Now again consider the equation $-{{x}^{2}}=t$ .
Now for x = 1 we have t= 1 and as x = 0 we have t = 0.
Hence the limits of the integral after substitution will be the same.
Now let us substitute the above values in the integral hence we get the integral as
$\Rightarrow \int_{0}^{1}{\dfrac{-{{e}^{t}}dt}{2}}$ .
Now we know the property of integral $\int_{a}^{b}{cf\left( x \right)}=c\int_{a}^{b}{f\left( x \right)}$ , Hence using this we get,
$\Rightarrow \int_{0}^{1}{x{{e}^{-{{x}^{2}}}}dx}=\dfrac{-1}{2}\int_{0}^{1}{{{e}^{t}}dt}$
Now we know that $\int{{{e}^{x}}}={{e}^{x}}+C$ Hence integrating we get,
$\begin{aligned} & \Rightarrow \int_{0}^{1}{x{{e}^{-{{x}^{2}}}}dx}=\dfrac{-1}{2}\left[ {{e}^{t}} \right]_{0}^{1} \\\ & \Rightarrow \int_{0}^{1}{x{{e}^{-{{x}^{2}}}}dx}=\dfrac{-1}{2}\left[ {{e}^{1}}-{{e}^{0}} \right] \\\ & \Rightarrow \int_{0}^{1}{x{{e}^{-{{x}^{2}}}}dx}=\dfrac{-1}{2}\left[ e-0 \right] \\\ & \Rightarrow \int_{0}^{1}{x{{e}^{-{{x}^{2}}}}dx}=\dfrac{-e}{2} \\\ \end{aligned}$
Hence we have the integration of the given function is $\dfrac{-e}{2}$ .

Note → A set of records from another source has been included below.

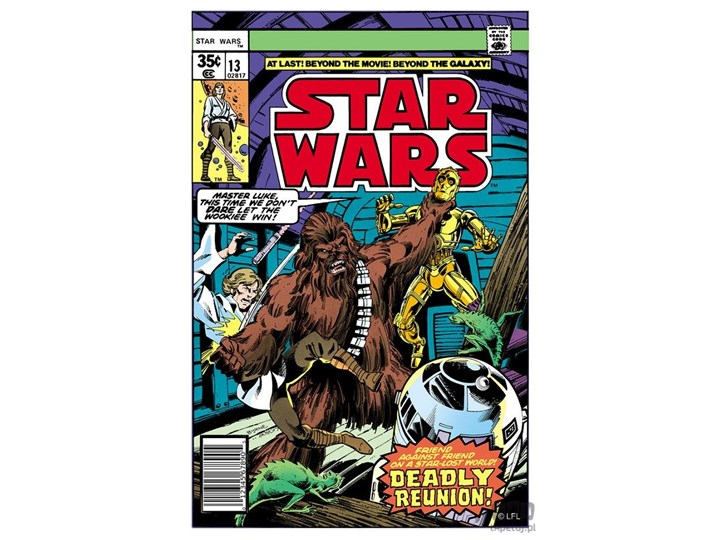 Obraz Star Wars - Deadly Reunion 70-458
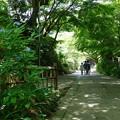 写真: 鎌倉-109
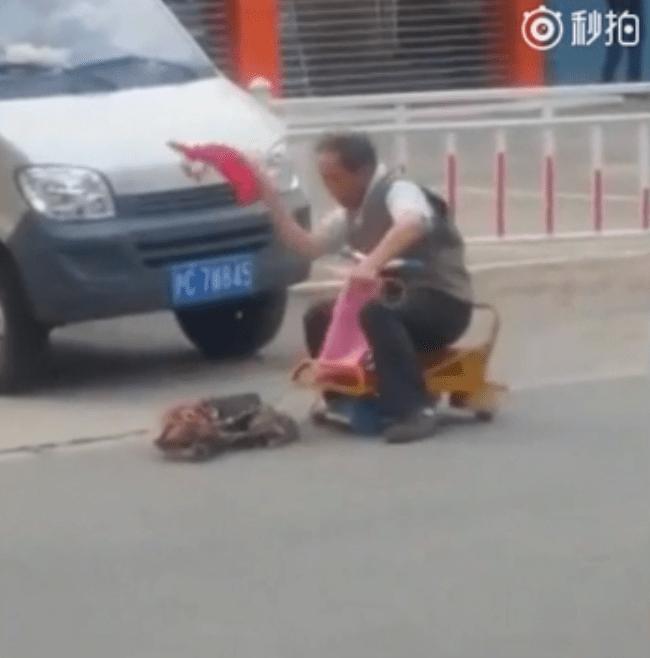 cart_whip_dog_china_1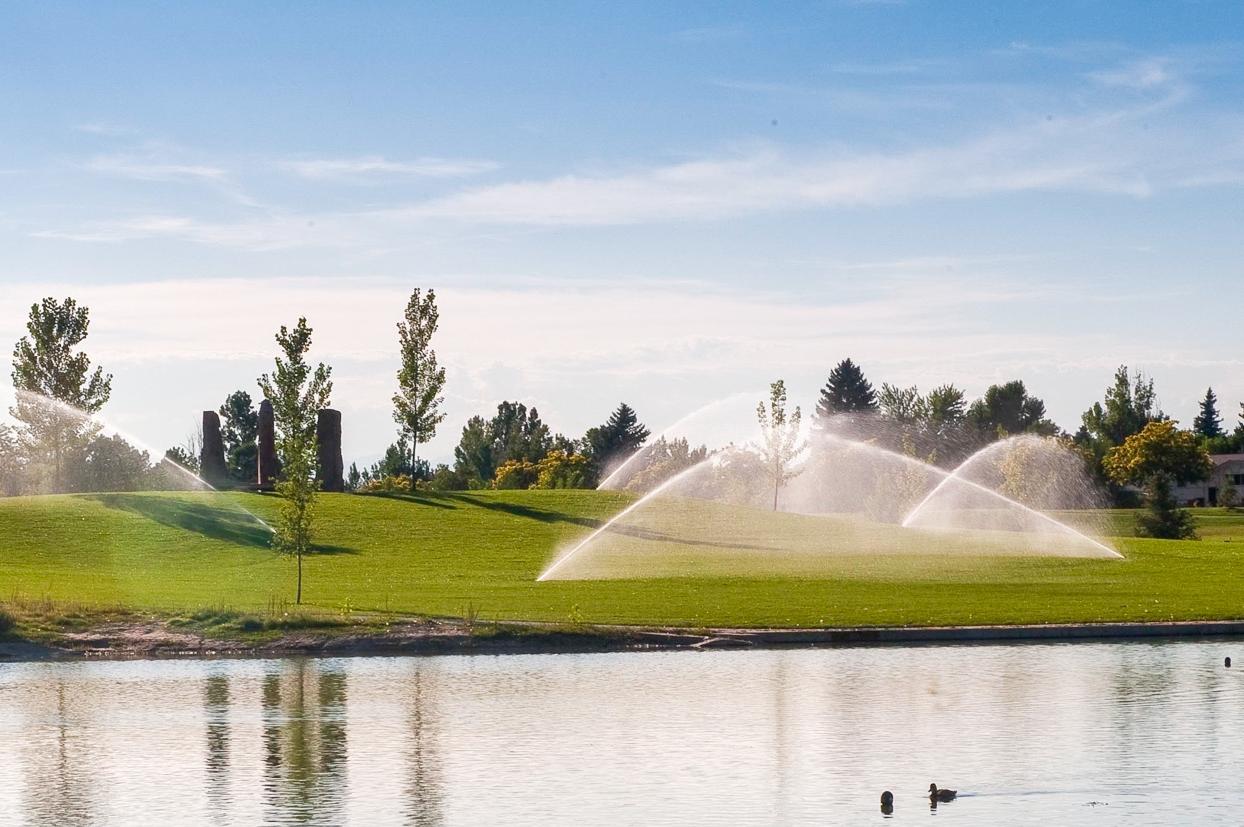 IrrigationDesign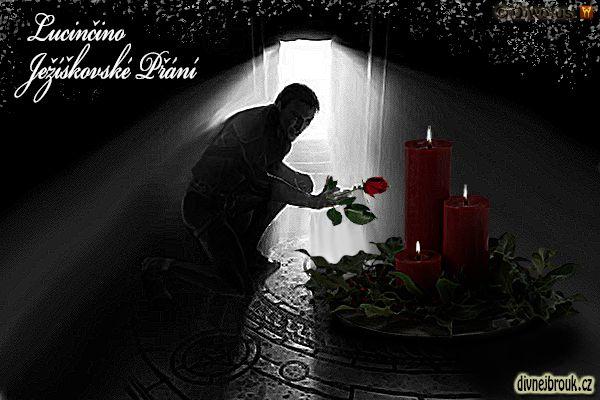 divnej brouk - kresba, vánoce, dekorace, adventní věnec, svíčky, cesmín, větvičky, tajemný přítel, růže, světlo dveře, tajemná komnata
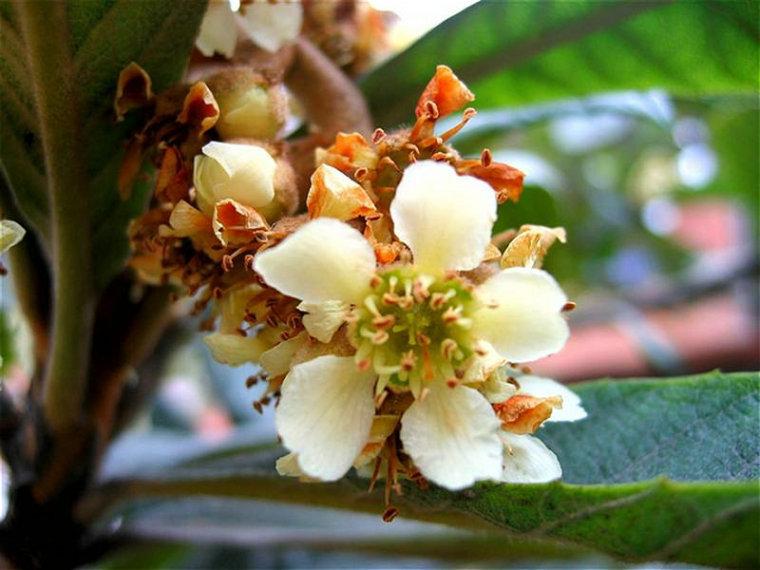四季中,让人嗅到醉的植物-枇杷.jpg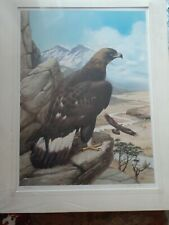 """Roger Tory Peterson """"GOLDEN EAGLE"""" Matted/Rag Board S/N LE 423/950 27"""" X 20"""""""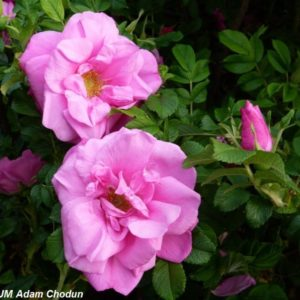 Rosa-rugosa-Moje-Hammarberg5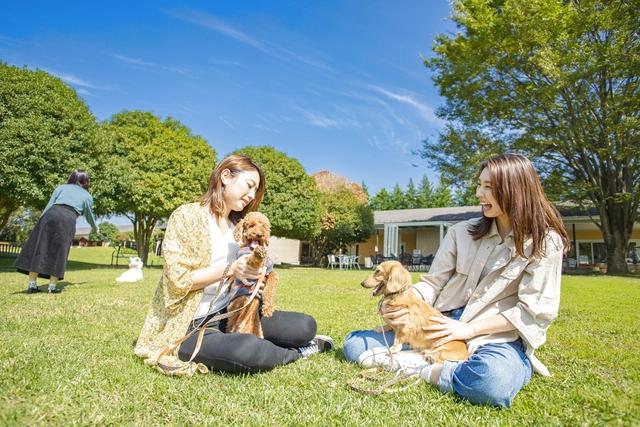 【20%割引】世界の名犬牧場 クーポン(入場料+お散歩わんちゃん&おやつセット)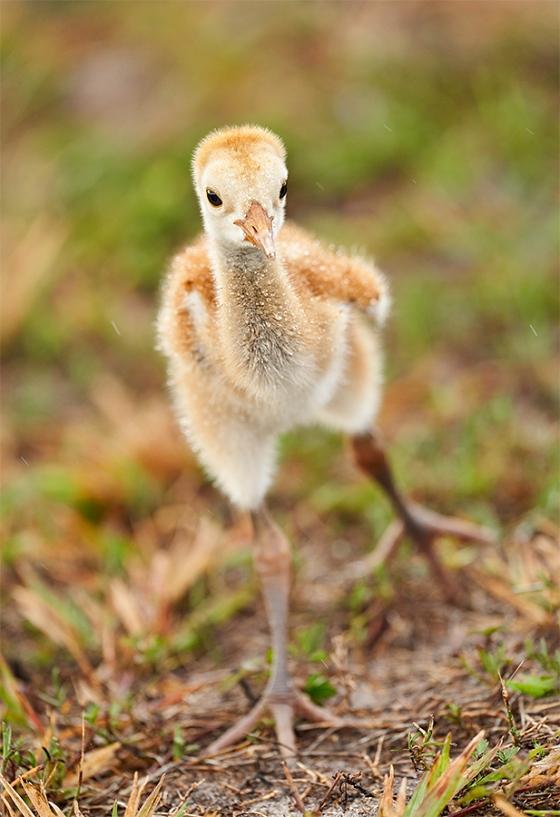 Sandhill-Crane-1-week-old-chick-stretching-_7R40942-Indian-Lake-Estates-FL-1
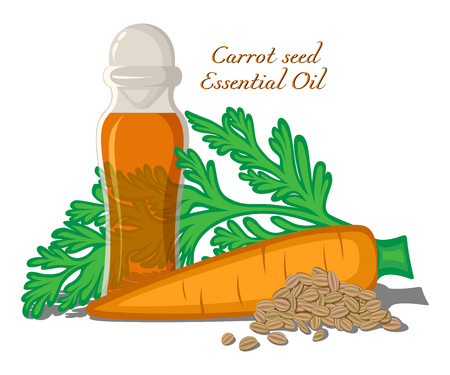Bottle with essential oil Carrot seeds with leaves, roots and seeds on background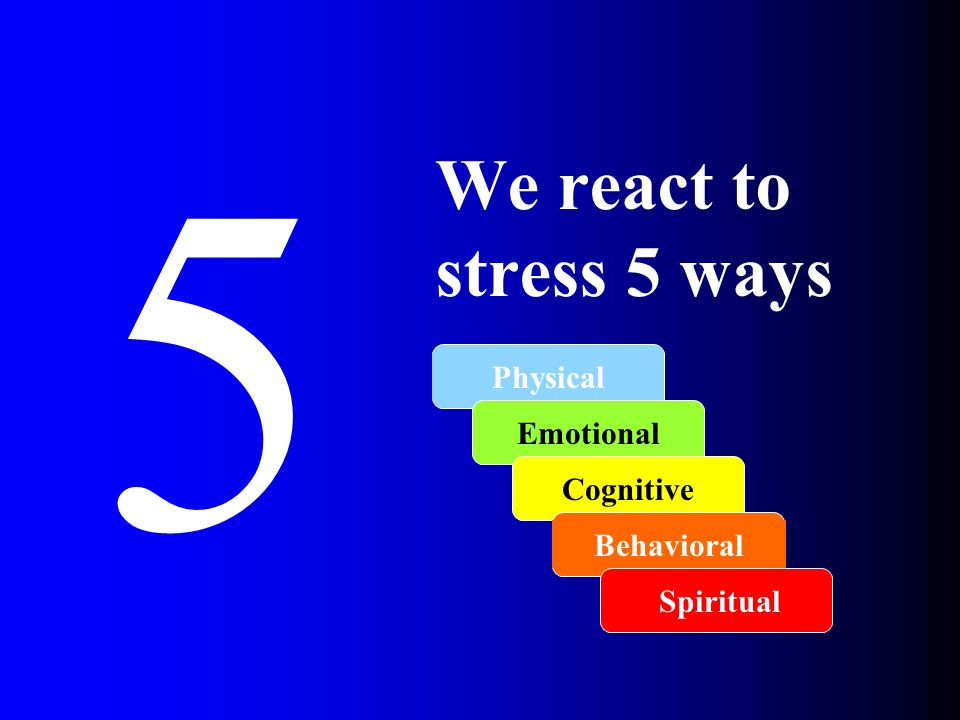 5 We react to stress 5 ways Physical Emotional Cognitive Behavioral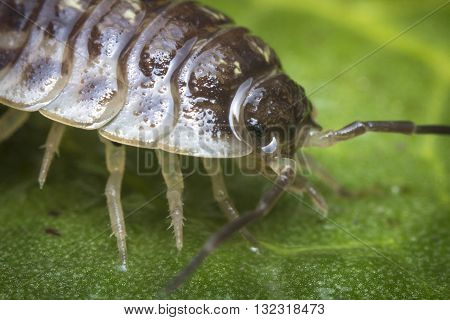 Purple Roly Poly pill bug on green rock in macro close up photo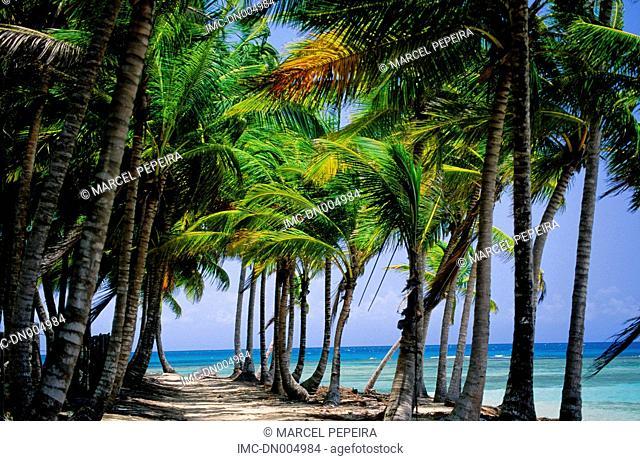 Dominican republic, Las Terranas, beach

Note: Note that whenever a method of integration by substitution is used the variable is changed. Hence we need to also change and check the limits accordingly. In the above example limits stayed the same but this will not always be the case. Hence always remember to change the limits as well as the differential element dx accordingly. Also we can substitute the value of t and then use limits of x if needed.